— PROBLEM DESCRIPTION —
Return every line of the listing below word for word, but leave out the pictures.

Rows from a dataset:

:::

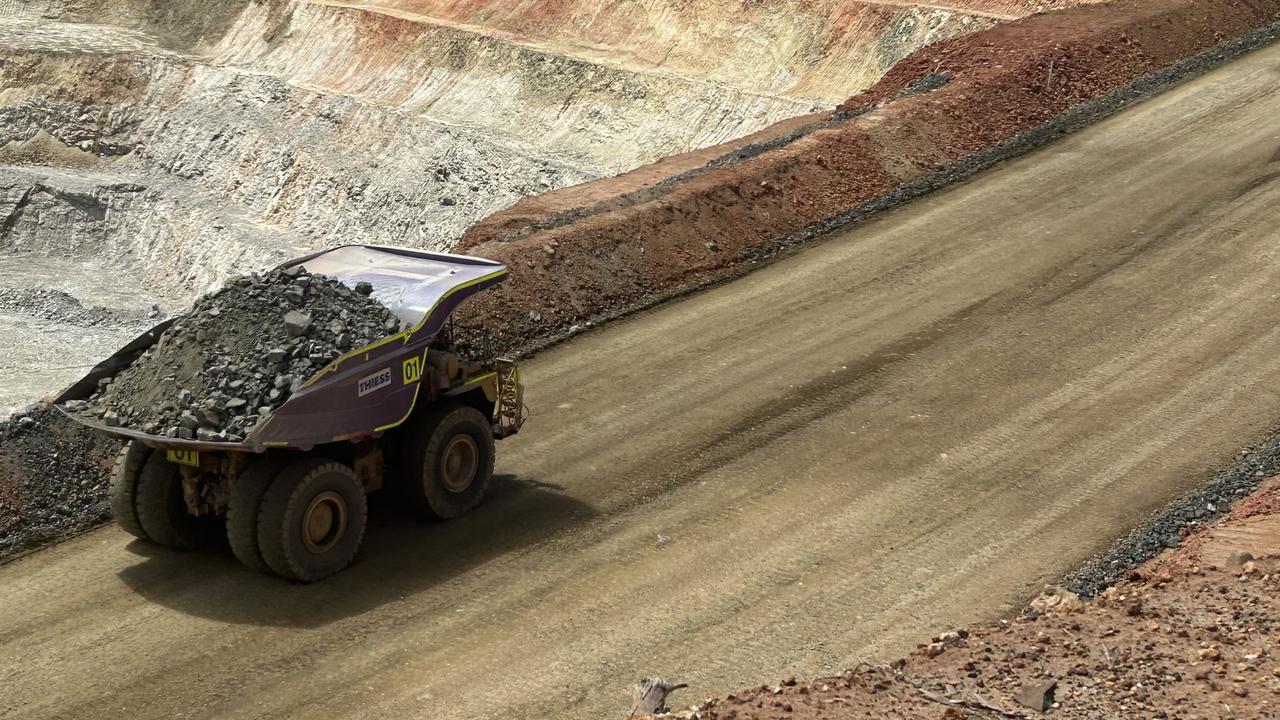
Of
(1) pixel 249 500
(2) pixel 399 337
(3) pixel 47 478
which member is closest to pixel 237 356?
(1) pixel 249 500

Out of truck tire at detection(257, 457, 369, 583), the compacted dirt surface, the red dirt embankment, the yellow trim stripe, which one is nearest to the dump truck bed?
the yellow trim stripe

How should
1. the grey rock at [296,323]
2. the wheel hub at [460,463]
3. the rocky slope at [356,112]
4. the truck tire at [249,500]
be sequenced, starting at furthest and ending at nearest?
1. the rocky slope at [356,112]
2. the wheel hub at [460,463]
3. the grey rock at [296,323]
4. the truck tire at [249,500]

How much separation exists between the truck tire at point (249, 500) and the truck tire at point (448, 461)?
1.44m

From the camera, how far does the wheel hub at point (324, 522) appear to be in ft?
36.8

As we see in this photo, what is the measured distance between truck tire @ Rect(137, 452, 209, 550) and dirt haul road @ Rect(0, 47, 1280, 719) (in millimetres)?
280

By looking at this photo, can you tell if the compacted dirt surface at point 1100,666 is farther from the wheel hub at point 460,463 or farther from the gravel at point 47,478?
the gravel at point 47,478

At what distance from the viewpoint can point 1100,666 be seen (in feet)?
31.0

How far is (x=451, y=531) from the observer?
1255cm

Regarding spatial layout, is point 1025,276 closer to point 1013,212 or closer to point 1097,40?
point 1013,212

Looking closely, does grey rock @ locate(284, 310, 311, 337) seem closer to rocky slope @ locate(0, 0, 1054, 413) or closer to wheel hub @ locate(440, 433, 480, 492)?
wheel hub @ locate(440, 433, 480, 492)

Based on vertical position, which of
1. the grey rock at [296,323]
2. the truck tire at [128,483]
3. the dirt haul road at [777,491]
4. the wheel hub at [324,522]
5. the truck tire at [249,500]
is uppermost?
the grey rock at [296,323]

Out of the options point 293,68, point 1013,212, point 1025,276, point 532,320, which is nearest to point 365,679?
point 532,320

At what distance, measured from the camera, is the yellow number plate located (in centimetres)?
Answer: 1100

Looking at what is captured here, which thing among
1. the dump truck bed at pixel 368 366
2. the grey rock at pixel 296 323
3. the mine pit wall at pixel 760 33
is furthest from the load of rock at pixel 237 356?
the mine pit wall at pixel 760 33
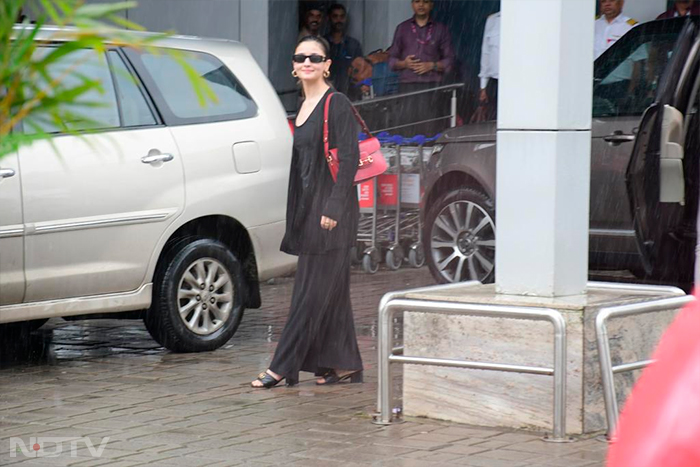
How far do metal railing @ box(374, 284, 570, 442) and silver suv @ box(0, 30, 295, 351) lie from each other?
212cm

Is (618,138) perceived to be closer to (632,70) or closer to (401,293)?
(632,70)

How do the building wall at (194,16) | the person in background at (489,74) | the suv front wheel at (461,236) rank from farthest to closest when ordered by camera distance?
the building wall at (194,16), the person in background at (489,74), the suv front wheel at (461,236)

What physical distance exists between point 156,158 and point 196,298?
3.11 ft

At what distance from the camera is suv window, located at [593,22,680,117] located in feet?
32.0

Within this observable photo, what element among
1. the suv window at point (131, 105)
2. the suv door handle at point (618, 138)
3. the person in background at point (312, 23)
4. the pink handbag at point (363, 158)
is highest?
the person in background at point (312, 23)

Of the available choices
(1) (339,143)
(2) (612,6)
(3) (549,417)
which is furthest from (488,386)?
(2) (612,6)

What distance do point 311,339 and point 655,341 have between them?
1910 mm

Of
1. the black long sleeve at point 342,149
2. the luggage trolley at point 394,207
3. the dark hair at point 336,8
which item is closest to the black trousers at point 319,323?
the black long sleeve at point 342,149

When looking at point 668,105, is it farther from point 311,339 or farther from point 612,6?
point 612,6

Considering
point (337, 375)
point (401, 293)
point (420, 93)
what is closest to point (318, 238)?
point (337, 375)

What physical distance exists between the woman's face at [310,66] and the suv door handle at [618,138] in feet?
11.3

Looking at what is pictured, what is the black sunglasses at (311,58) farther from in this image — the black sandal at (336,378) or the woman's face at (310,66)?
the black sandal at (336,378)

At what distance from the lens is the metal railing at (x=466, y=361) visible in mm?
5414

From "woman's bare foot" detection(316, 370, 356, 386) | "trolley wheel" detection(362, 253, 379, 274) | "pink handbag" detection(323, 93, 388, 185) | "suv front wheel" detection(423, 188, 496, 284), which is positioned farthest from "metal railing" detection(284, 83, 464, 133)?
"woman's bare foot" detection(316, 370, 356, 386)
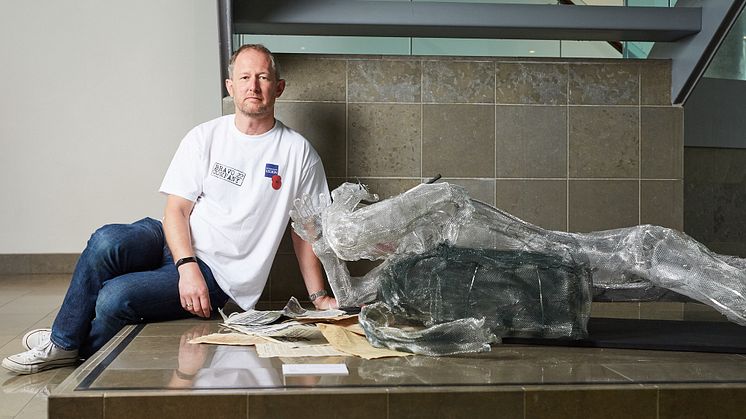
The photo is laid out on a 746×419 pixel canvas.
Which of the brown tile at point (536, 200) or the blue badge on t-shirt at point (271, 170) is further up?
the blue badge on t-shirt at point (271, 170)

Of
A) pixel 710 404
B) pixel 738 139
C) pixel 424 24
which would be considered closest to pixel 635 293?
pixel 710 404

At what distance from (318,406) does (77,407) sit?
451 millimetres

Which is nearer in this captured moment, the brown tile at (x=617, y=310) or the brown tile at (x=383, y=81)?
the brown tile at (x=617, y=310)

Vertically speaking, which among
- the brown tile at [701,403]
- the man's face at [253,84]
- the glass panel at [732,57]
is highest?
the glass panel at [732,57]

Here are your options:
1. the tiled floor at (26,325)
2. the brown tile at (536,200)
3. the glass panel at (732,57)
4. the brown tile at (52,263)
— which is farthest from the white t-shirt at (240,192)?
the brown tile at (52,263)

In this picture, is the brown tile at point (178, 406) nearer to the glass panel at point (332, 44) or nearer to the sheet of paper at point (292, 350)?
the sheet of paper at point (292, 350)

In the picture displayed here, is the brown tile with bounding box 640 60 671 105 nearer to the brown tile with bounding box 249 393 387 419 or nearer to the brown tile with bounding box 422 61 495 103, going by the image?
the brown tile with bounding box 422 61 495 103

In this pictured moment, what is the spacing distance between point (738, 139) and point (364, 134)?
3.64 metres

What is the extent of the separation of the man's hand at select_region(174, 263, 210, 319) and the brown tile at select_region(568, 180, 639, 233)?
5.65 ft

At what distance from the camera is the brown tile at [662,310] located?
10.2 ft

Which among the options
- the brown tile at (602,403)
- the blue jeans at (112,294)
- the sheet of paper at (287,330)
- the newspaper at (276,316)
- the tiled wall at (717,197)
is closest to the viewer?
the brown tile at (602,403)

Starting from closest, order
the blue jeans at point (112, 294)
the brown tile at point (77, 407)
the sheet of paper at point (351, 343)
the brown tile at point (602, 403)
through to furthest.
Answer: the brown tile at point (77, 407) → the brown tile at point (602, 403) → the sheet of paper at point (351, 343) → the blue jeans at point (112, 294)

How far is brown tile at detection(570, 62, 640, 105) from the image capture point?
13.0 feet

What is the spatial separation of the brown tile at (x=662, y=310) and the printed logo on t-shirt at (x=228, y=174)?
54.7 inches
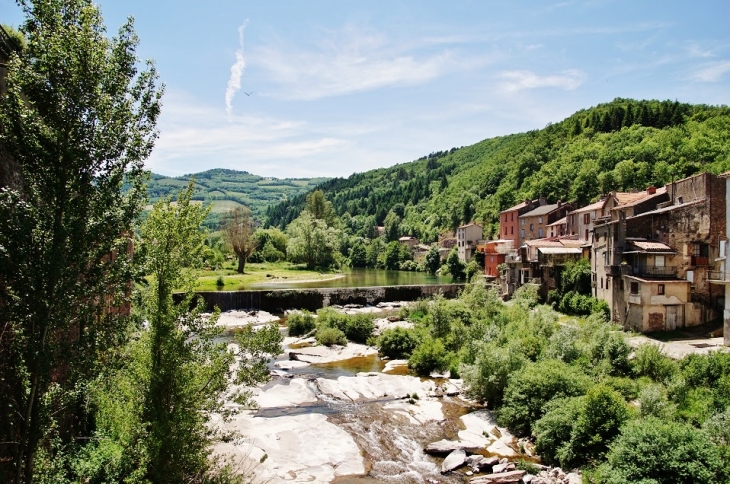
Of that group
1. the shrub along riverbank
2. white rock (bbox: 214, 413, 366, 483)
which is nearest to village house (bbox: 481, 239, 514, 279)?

:::

— RESPONSE BELOW —
Of
(1) pixel 249 500
(2) pixel 399 337
(3) pixel 47 478
which member is closest to pixel 237 356?
(1) pixel 249 500

Out of truck tire at detection(257, 457, 369, 583), the compacted dirt surface, the red dirt embankment, the yellow trim stripe, which one is nearest to the dump truck bed?
the yellow trim stripe

How should
1. the grey rock at [296,323]
2. the wheel hub at [460,463]
3. the rocky slope at [356,112]
4. the truck tire at [249,500]
be sequenced, starting at furthest and ending at nearest?
1. the rocky slope at [356,112]
2. the wheel hub at [460,463]
3. the grey rock at [296,323]
4. the truck tire at [249,500]

How much separation exists between the truck tire at point (249, 500) and the truck tire at point (448, 461)?
1.44m

From the camera, how far does the wheel hub at point (324, 522) appear to be in ft?
36.8

As we see in this photo, what is the measured distance between truck tire @ Rect(137, 452, 209, 550) and dirt haul road @ Rect(0, 47, 1280, 719) (in millimetres)?
280

By looking at this photo, can you tell if the compacted dirt surface at point 1100,666 is farther from the wheel hub at point 460,463 or farther from the gravel at point 47,478?
the gravel at point 47,478

At what distance from the viewpoint can point 1100,666 be seen (in feet)?
31.0

How far is (x=451, y=531) from the observer?
1255cm

Regarding spatial layout, is point 1025,276 closer to point 1013,212 or closer to point 1097,40?
point 1013,212

Looking closely, does grey rock @ locate(284, 310, 311, 337) seem closer to rocky slope @ locate(0, 0, 1054, 413) or closer to wheel hub @ locate(440, 433, 480, 492)?
wheel hub @ locate(440, 433, 480, 492)

Based on vertical position, which of
1. the grey rock at [296,323]
2. the truck tire at [128,483]
3. the dirt haul road at [777,491]
4. the wheel hub at [324,522]
5. the truck tire at [249,500]
is uppermost?
the grey rock at [296,323]

Out of the options point 293,68, point 1013,212, point 1025,276, point 532,320, which is nearest to point 365,679?
point 532,320

At what distance, measured from the camera, is the yellow number plate located (in centimetres)?
Answer: 1100

Looking at what is captured here, which thing among
1. the dump truck bed at pixel 368 366
2. the grey rock at pixel 296 323
3. the mine pit wall at pixel 760 33
is furthest from the load of rock at pixel 237 356?
the mine pit wall at pixel 760 33
How far do metal railing @ box(374, 284, 570, 442) and silver suv @ box(0, 30, 295, 351) lie from each other?
212cm

Is (618,138) perceived to be closer to (632,70) or closer to (401,293)?
(632,70)

How do the building wall at (194,16) | the person in background at (489,74) | the suv front wheel at (461,236) rank from farthest to closest when ordered by camera distance?
the building wall at (194,16), the person in background at (489,74), the suv front wheel at (461,236)

What physical distance exists between point 156,158 and point 196,298?
3.11 ft

At what distance from the camera is suv window, located at [593,22,680,117] located in feet?
32.0

Within this observable photo, what element among
1. the suv window at point (131, 105)
2. the suv door handle at point (618, 138)
3. the person in background at point (312, 23)
4. the pink handbag at point (363, 158)
is highest?
the person in background at point (312, 23)

Of the available choices
(1) (339,143)
(2) (612,6)
(3) (549,417)
which is furthest from (488,386)?
(2) (612,6)

What distance do point 311,339 and point 655,341 have between them?
1910 mm

Of
1. the black long sleeve at point 342,149
2. the luggage trolley at point 394,207
3. the dark hair at point 336,8
which item is closest to the black trousers at point 319,323?
the black long sleeve at point 342,149

When looking at point 668,105, is it farther from point 311,339 or farther from point 612,6?
point 612,6

Considering
point (337, 375)
point (401, 293)
point (420, 93)
what is closest to point (318, 238)?
point (337, 375)

What physical distance exists between the woman's face at [310,66] and the suv door handle at [618,138] in feet?
11.3

Looking at what is pictured, what is the black sunglasses at (311,58) farther from in this image — the black sandal at (336,378) or the woman's face at (310,66)?
the black sandal at (336,378)

At what distance from the lens is the metal railing at (x=466, y=361) visible in mm?
5414

From "woman's bare foot" detection(316, 370, 356, 386) | "trolley wheel" detection(362, 253, 379, 274) | "pink handbag" detection(323, 93, 388, 185) | "suv front wheel" detection(423, 188, 496, 284), which is positioned farthest from "metal railing" detection(284, 83, 464, 133)?
"woman's bare foot" detection(316, 370, 356, 386)
The photo is laid out on a 746×419 pixel canvas.
Which of the brown tile at point (536, 200) or the blue badge on t-shirt at point (271, 170) is further up?
the blue badge on t-shirt at point (271, 170)

Of
A) pixel 710 404
B) pixel 738 139
C) pixel 424 24
which would be considered closest to pixel 635 293?
pixel 710 404

At what distance from (318,406) does (77,407) sit?
451 millimetres

Which is nearer in this captured moment, the brown tile at (x=617, y=310) or the brown tile at (x=383, y=81)?
the brown tile at (x=617, y=310)

Vertically speaking, which among
- the brown tile at [701,403]
- the man's face at [253,84]
- the glass panel at [732,57]
is highest?
the glass panel at [732,57]

Here are your options:
1. the tiled floor at (26,325)
2. the brown tile at (536,200)
3. the glass panel at (732,57)
4. the brown tile at (52,263)
— which is farthest from the white t-shirt at (240,192)?
the brown tile at (52,263)

In this picture, is the brown tile at point (178, 406) nearer to the glass panel at point (332, 44) or nearer to the sheet of paper at point (292, 350)?
the sheet of paper at point (292, 350)

In the picture displayed here, is the brown tile with bounding box 640 60 671 105 nearer to the brown tile with bounding box 249 393 387 419 or nearer to the brown tile with bounding box 422 61 495 103, going by the image?
the brown tile with bounding box 422 61 495 103

In this pictured moment, what is the spacing distance between point (738, 139) and point (364, 134)?
3.64 metres

What is the extent of the separation of the man's hand at select_region(174, 263, 210, 319) and the brown tile at select_region(568, 180, 639, 233)?
5.65 ft

At what distance from the camera is the brown tile at [662,310] located?
10.2 ft

Which among the options
- the brown tile at (602,403)
- the blue jeans at (112,294)
- the sheet of paper at (287,330)
- the newspaper at (276,316)
- the tiled wall at (717,197)
is closest to the viewer?
the brown tile at (602,403)

Starting from closest, order
the blue jeans at point (112, 294)
the brown tile at point (77, 407)
the sheet of paper at point (351, 343)
the brown tile at point (602, 403)
through to furthest.
Answer: the brown tile at point (77, 407) → the brown tile at point (602, 403) → the sheet of paper at point (351, 343) → the blue jeans at point (112, 294)

How far is brown tile at detection(570, 62, 640, 105) from the image capture point?
13.0 feet

What is the spatial separation of the brown tile at (x=662, y=310) and the printed logo on t-shirt at (x=228, y=174)?
54.7 inches
Of that group
1. the shrub along riverbank
2. white rock (bbox: 214, 413, 366, 483)
which is nearest to village house (bbox: 481, 239, 514, 279)?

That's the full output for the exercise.